● **Activity**:
Pictures aside, repeat every record below exactly.

● **Records supplied**:
***

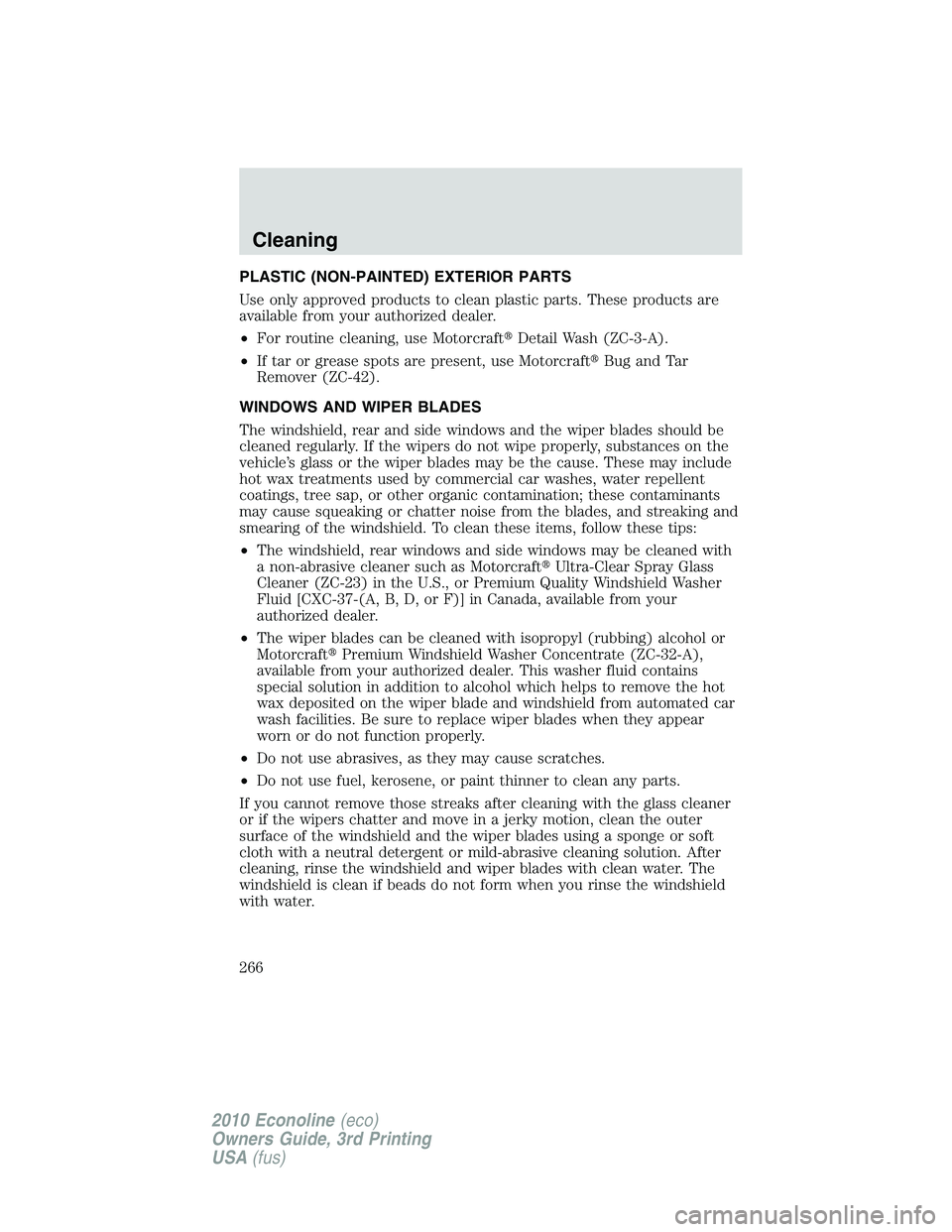 FORD E450 2010  Owners Manual PLASTIC (NON-PAINTED) EXTERIOR PARTS
Use only approved products to clean plastic parts. These products are
available from your authorized dealer.
•For routine cleaning, use MotorcraftDetail Wash (Z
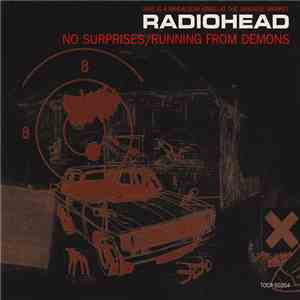 Radiohead = レディオヘッド - No Surprises / Running From Demons = ノーサプライゼス〜ランニング・フロム・ディーモンズ download flac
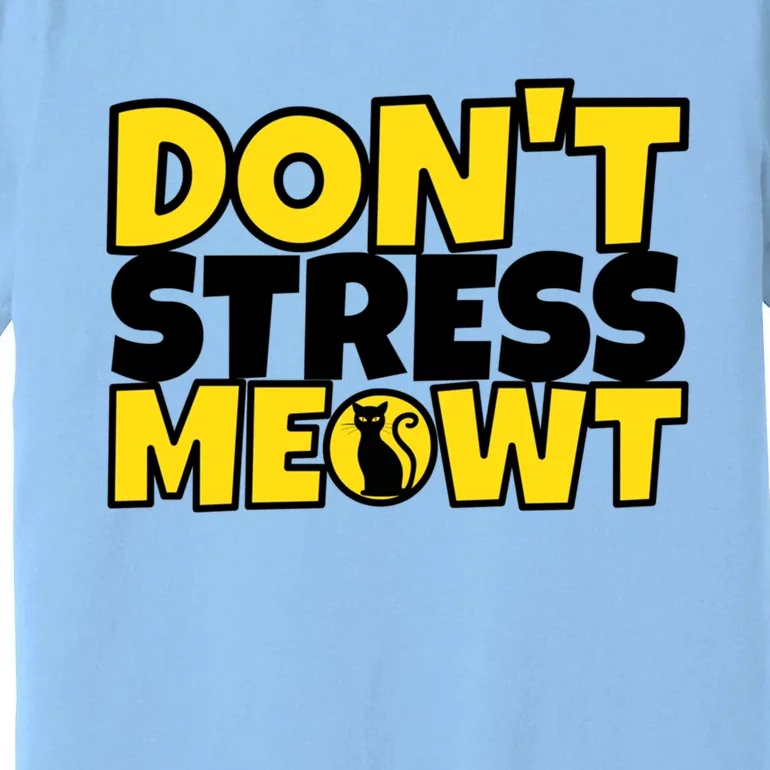 Funny Cat Kitty Gift Don't Stress Meowt Cute Gift Premium T-Shirt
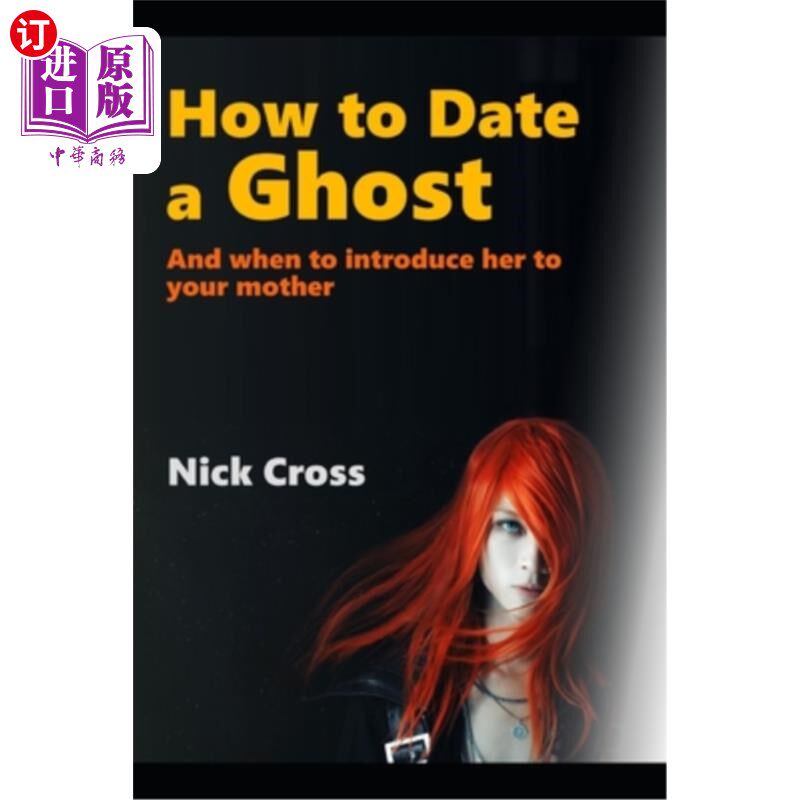 海外直订How to Date a Ghost: And when to introduce her to your mother 如何和幽灵约会:什么时候把她介绍给你的母亲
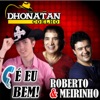 É Eu Bem (feat. Roberto & Meirinho) - Single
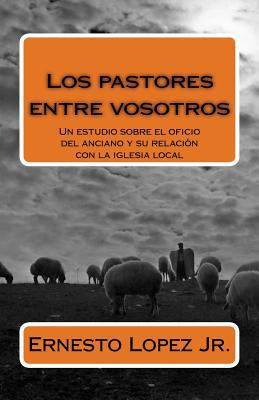 Los pastores entre vosotros [Spanish] 1540592782 Book Cover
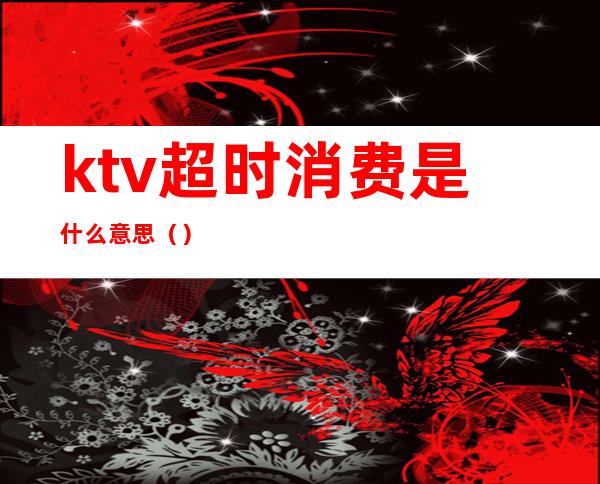 ktv超时消费是什么意思（）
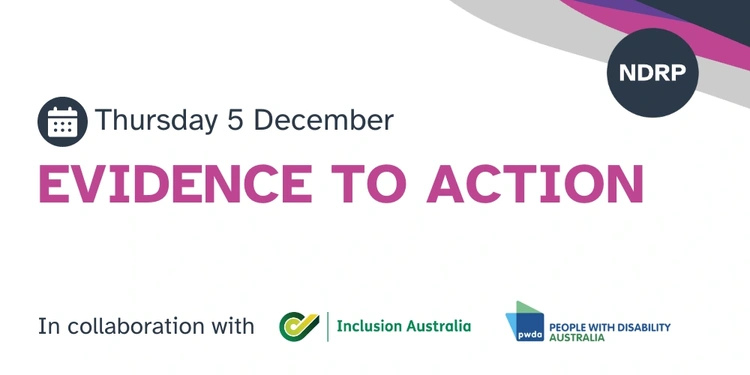 A white graphic with the NDRP logo and colours in the top right corner. The graphic says “Evidence to action. Exploring the evidence to enable the elimination of restrictive practices in Australia. Thursday 5 December. In collaboration with Inclusion Australia and People with Disability Australia.” The two collaborating organisations’ logos are at the bottom of the graphic.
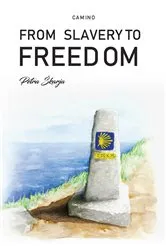 Book cover of Camino – From Slavery to Freedom by Petra Škarja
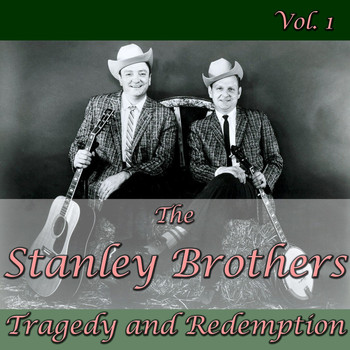 The Stanley Brothers - The Stanley Brothers: Tragedy and Redemption, Vol. 1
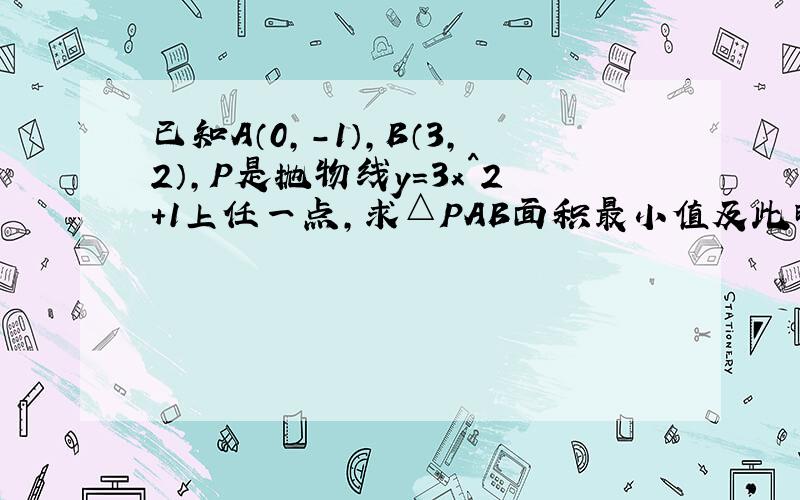 已知A（0,-1）,B（3,2）,P是抛物线y=3x^2+1上任一点,求△PAB面积最小值及此时P点的坐标.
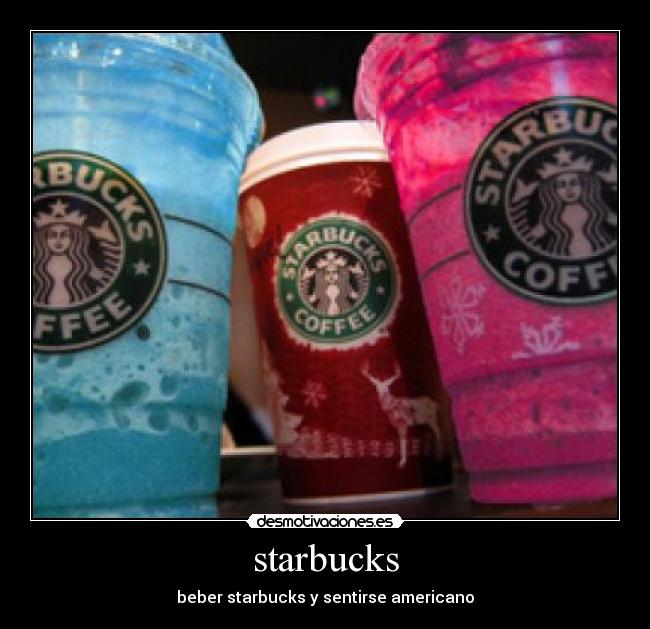 starbucks - beber starbucks y sentirse americano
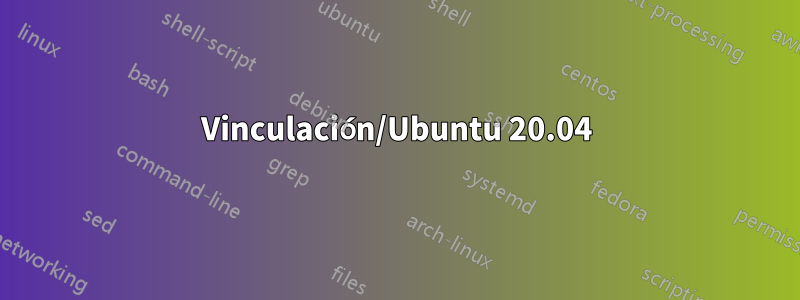 Vinculación/Ubuntu 20.04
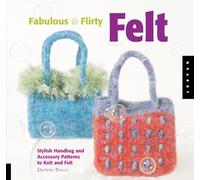Fabulous and Flirty Felt: Stylish Handbag and Accessory Patterns to Knit and Felt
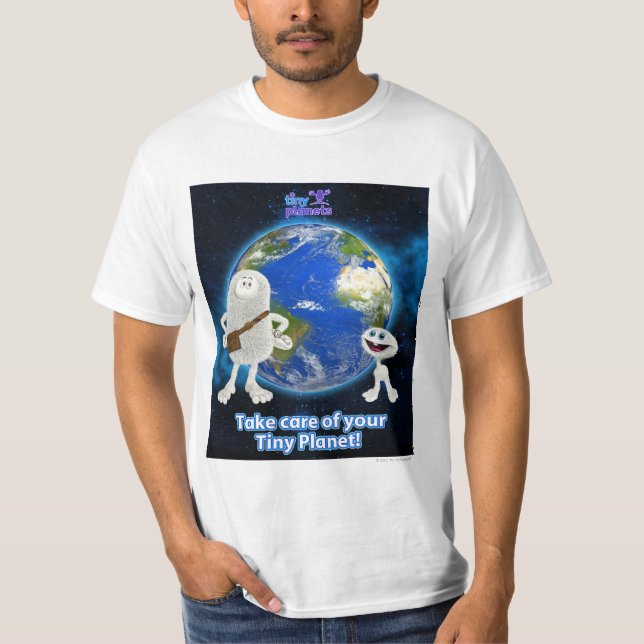 Take Care of Your Tiny Planet T-Shirt (Front)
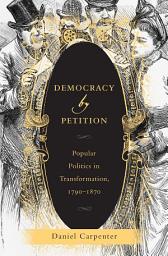 Icon image Democracy by Petition: Popular Politics in Transformation, 1790–1870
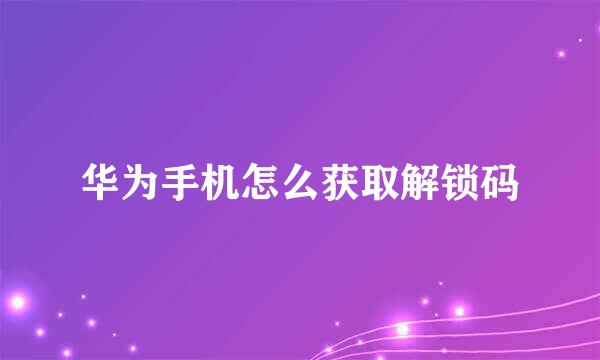 华为手机怎么获取解锁码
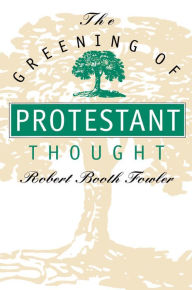 Title: The Greening of Protestant Thought, Author: Robert Booth Fowler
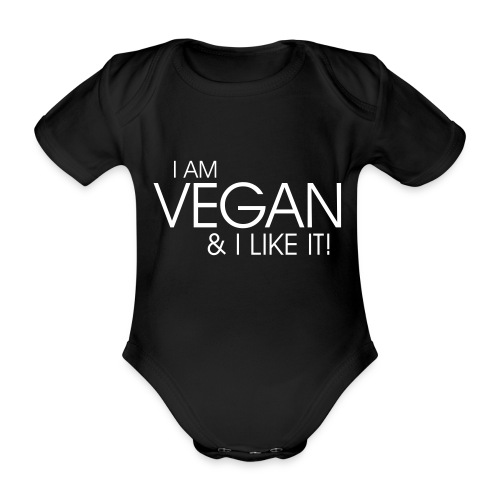 I am vegan and I like it - Baby Bio-Kurzarm-Body
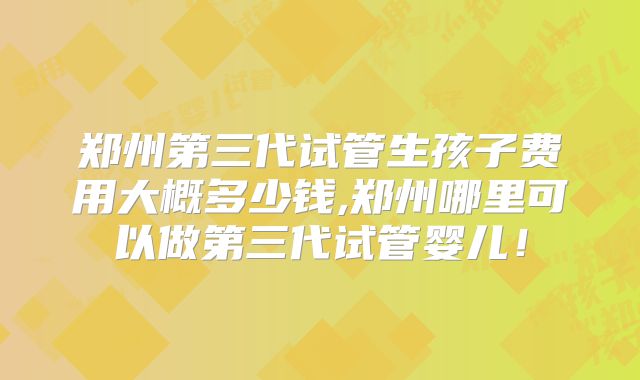 郑州第三代试管生孩子费用大概多少钱,郑州哪里可以做第三代试管婴儿！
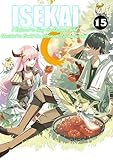 ISEKAI, I Refused to Slay the Dragon and Decided to Build the Ultimate Farm Instead ES.15: A Isekai Fantasy Slice of life Farming Manga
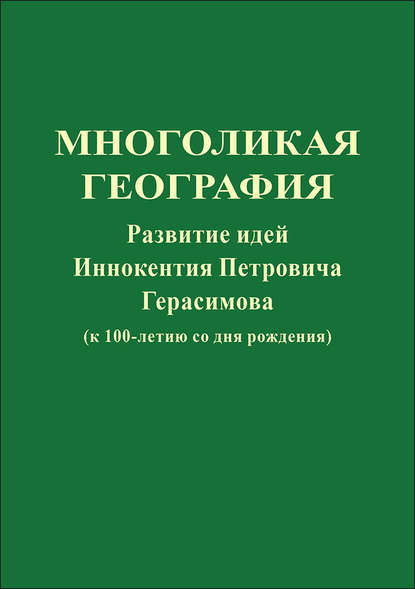 Многоликая география. Развитие идей Иннокентия Петровича Герасимова (к 100-летию со дня рождения) — Коллектив авторов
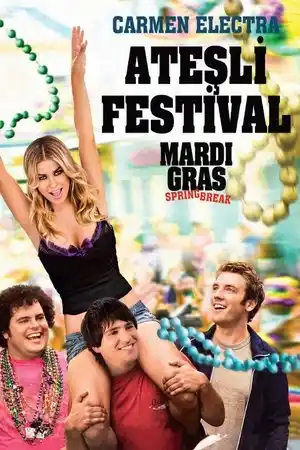 Ateşli Festival: Mardi Gras izle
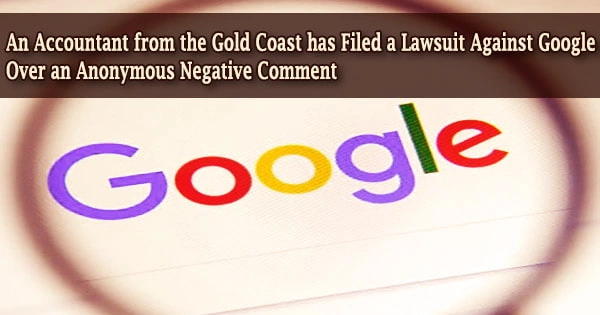 An Accountant from the Gold Coast has Filed a Lawsuit Against Google Over an Anonymous Negative Comment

***

● **Result**:
 FORD E450 2010  Owners Manual PLASTIC (NON-PAINTED) EXTERIOR PARTS
Use only approved products to clean plastic parts. These products are
available from your authorized dealer.
•For routine cleaning, use MotorcraftDetail Wash (Z
 Radiohead = レディオヘッド - No Surprises / Running From Demons = ノーサプライゼス〜ランニング・フロム・ディーモンズ download flac
 Funny Cat Kitty Gift Don't Stress Meowt Cute Gift Premium T-Shirt
 海外直订How to Date a Ghost: And when to introduce her to your mother 如何和幽灵约会:什么时候把她介绍给你的母亲
 É Eu Bem (feat. Roberto & Meirinho) - Single
 Los pastores entre vosotros [Spanish] 1540592782 Book Cover
 ktv超时消费是什么意思（）
 A white graphic with the NDRP logo and colours in the top right corner. The graphic says “Evidence to action. Exploring the evidence to enable the elimination of restrictive practices in Australia. Thursday 5 December. In collaboration with Inclusion Australia and People with Disability Australia.” The two collaborating organisations’ logos are at the bottom of the graphic.
 Book cover of Camino – From Slavery to Freedom by Petra Škarja
 The Stanley Brothers - The Stanley Brothers: Tragedy and Redemption, Vol. 1
 已知A（0,-1）,B（3,2）,P是抛物线y=3x^2+1上任一点,求△PAB面积最小值及此时P点的坐标.
 starbucks - beber starbucks y sentirse americano
 Vinculación/Ubuntu 20.04
Fabulous and Flirty Felt: Stylish Handbag and Accessory Patterns to Knit and Felt
 Take Care of Your Tiny Planet T-Shirt (Front)
 Icon image Democracy by Petition: Popular Politics in Transformation, 1790–1870
 华为手机怎么获取解锁码
 Title: The Greening of Protestant Thought, Author: Robert Booth Fowler
 I am vegan and I like it - Baby Bio-Kurzarm-Body
 郑州第三代试管生孩子费用大概多少钱,郑州哪里可以做第三代试管婴儿！
 ISEKAI, I Refused to Slay the Dragon and Decided to Build the Ultimate Farm Instead ES.15: A Isekai Fantasy Slice of life Farming Manga
 Многоликая география. Развитие идей Иннокентия Петровича Герасимова (к 100-летию со дня рождения) — Коллектив авторов
 Ateşli Festival: Mardi Gras izle
 An Accountant from the Gold Coast has Filed a Lawsuit Against Google Over an Anonymous Negative Comment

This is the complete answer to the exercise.